▸ TASK INPUT
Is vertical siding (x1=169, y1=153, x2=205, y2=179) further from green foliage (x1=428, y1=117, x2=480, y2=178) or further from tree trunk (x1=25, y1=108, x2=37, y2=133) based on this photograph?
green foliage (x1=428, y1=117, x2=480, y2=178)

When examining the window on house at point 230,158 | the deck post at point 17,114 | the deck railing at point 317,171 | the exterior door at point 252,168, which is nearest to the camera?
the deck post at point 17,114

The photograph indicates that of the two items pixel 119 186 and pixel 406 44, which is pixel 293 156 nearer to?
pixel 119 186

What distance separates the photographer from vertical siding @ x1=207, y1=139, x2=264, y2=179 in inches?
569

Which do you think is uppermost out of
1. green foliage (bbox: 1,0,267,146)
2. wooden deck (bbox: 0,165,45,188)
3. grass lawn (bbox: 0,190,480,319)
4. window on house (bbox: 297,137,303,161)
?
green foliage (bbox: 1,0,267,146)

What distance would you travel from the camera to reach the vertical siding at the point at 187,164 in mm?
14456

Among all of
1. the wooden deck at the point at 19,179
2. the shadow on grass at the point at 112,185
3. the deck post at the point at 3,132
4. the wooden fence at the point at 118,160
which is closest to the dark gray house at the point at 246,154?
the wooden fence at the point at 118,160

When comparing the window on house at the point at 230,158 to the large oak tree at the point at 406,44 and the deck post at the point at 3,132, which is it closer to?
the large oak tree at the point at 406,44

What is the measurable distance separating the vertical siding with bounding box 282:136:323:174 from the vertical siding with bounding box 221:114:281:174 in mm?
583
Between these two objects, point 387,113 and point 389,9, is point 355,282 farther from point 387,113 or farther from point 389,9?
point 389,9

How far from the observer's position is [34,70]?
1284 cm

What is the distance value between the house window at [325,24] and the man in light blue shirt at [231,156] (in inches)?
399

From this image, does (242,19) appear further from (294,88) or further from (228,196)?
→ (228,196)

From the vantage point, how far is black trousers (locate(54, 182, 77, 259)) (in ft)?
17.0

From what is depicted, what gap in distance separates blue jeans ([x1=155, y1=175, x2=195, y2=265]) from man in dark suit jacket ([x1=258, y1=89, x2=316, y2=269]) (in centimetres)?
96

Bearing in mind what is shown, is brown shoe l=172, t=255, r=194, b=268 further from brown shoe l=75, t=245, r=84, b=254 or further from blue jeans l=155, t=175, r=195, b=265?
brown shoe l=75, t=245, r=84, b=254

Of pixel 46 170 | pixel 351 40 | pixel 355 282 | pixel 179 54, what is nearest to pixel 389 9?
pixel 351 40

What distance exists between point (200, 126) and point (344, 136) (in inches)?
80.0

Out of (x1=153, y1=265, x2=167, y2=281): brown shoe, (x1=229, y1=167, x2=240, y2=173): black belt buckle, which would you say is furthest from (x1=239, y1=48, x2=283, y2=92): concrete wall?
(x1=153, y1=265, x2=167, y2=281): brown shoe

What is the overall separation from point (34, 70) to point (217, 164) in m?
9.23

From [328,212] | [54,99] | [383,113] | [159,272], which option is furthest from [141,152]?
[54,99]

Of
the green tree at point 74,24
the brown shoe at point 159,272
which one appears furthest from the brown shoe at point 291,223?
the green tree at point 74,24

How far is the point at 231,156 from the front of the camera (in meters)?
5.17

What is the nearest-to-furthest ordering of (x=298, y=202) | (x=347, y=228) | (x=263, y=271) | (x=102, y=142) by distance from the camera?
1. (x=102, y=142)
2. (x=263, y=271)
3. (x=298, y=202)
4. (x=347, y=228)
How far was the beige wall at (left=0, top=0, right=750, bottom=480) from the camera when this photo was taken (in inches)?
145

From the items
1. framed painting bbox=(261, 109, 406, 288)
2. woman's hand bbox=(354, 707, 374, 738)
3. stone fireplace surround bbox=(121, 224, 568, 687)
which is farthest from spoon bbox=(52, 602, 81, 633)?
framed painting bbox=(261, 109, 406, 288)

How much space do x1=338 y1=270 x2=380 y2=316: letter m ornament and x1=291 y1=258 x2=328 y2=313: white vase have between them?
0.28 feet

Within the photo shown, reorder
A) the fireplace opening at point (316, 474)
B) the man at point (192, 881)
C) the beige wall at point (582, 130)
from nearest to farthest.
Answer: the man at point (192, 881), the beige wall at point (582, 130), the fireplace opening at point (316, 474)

▸ EXERCISE
In the listing above, find the line containing "How much space" and please quote exactly that line through the last one, and no other lines.

▸ THE COMPLETED TASK
How much space do x1=338 y1=270 x2=380 y2=316: letter m ornament and x1=291 y1=258 x2=328 y2=313: white vase have between them?
0.28 feet

Within the photo shown, reorder
A) the fireplace opening at point (316, 474)
B) the man at point (192, 881)
C) the beige wall at point (582, 130)
from nearest to farthest.
Answer: the man at point (192, 881), the beige wall at point (582, 130), the fireplace opening at point (316, 474)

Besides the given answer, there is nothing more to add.